Forest regeneration is a crucial ecological process for promote self-reproduction and restoration, which is essential for maintaining complex community structure and preserving biological resources. Although sunlight have been considered as the main driver of forest regeneration, how light quality shapes functional traits of seedlings is poorly understood in the forest understorey, where spectral compositions of solar radiation change dramatically. We investigated the responses of 15 typical functional traits of Pinus koraiensis and Quercus mongolica to five filter treatments that differed in the spectral transmittance: (a) 95 % of solar radiation was transmitted (280–700 nm); (b) ultraviolet (UV)-B radiation was attenuated (>315 nm); (c) all UV radiation was attenuated (>400 nm); (d) all UV radiation and blue light was attenuated (>500 nm); (e) all UV radiation, blue-green light was attenuated (>580 nm).

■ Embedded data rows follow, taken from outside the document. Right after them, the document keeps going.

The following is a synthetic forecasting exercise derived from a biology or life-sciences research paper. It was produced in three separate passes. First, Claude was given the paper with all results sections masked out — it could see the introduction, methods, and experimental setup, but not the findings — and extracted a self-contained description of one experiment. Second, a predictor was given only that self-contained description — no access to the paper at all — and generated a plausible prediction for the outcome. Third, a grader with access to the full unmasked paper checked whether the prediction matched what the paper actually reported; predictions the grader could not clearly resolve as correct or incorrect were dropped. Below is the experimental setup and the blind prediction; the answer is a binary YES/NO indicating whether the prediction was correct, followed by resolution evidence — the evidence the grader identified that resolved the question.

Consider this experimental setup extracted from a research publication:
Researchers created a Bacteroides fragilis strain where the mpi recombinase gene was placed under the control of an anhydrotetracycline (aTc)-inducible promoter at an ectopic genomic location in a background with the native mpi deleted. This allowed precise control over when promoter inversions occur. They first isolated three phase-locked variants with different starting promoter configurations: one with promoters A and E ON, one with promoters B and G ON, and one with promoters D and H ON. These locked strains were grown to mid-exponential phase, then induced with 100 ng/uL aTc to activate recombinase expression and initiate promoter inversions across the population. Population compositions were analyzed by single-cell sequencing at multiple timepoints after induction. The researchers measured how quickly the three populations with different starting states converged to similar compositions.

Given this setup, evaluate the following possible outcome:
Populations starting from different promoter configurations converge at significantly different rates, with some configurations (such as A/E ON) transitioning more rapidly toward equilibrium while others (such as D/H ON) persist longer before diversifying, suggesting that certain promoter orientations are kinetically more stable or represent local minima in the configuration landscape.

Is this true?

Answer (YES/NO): NO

Our results showed that functional traits responded to UV-B radiation (contrasting treatment [a] vs. [b]) with species-dependence, but consistently showed a positive response to blue light (contrasting treatment [c] vs. [d]). UV-B radiation decreased the relative growth rate (RGR) and leaf area ratio (LAR) of P. koraiensis seedlings by 48 % and 42 %, respectively; however, it increased seedling height, total leaf area (TLA), and above-ground biomass of Q. mongolica. Blue light consistently increased LAR and RGR of two species. Furthermore, Q. mongolica was more plastic in morphological traits (including plant height and TLA) and root/shoot ratio than P. koraiensis to the single spectral region (UV-B, UV-A, blue, and green light), but opposite in physiological and biochemical traits (such as chlorophyll and anthocyanidin). These suggest that two studied species have evolved different light capture strategies in the understorey: Q. mongolica seedlings tended to adjust morphology and biomass allocation to enhance light interception capacity, while P. koraiensis seedlings preferred to adjust physiological and biochemical traits to enhance light utilization efficiency. A better understanding how canopy spectral compositions affect seedling regeneration may provide a new insight for future forest management (i.e. the appropriate gap creation or tree species combination).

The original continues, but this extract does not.